Siduri, the sad thing is that you _should_ be right, but in the US you're less right than you ought to be. Fresh vegetables, in season, are expensive here, because of our ridiculous food distribution system, among other factors. Good frozen vegetables remain passably inexpensive, but many of them do not hold up well to stews like this. You just wouldn't believe what a remotely decent tomato or zucchini can cost in late summer in a supermarket!
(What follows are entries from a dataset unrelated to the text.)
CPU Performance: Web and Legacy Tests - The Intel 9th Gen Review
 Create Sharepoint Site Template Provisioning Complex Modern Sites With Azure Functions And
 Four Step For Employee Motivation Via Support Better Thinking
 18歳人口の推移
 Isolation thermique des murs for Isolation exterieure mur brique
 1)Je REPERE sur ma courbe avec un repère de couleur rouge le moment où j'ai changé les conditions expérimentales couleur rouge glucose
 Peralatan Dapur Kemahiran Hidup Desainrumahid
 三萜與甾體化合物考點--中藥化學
Beans are cheap, still, especially dry beans, and you can find a wide selection in almost any grocery store. A tip: be sure to check the "international foods" section and compare prices, because sometimes South or Central American beans (e.g. Goya) will be ridiculously cheaper than the same beans from somewhere else.


----------



## siduri (Aug 13, 2006)

ChrisLehrer said:


> Siduri, the sad thing is that you _should_ be right, but in the US you're less right than you ought to be. Fresh vegetables, in season, are expensive here, because of our ridiculous food distribution system, among other factors. Good frozen vegetables remain passably inexpensive, but many of them do not hold up well to stews like this. You just wouldn't believe what a remotely decent tomato or zucchini can cost in late summer in a supermarket!
> 
> Beans are cheap, still, especially dry beans, and you can find a wide selection in almost any grocery store. A tip: be sure to check the "international foods" section and compare prices, because sometimes South or Central American beans (e.g. Goya) will be ridiculously cheaper than the same beans from somewhere else.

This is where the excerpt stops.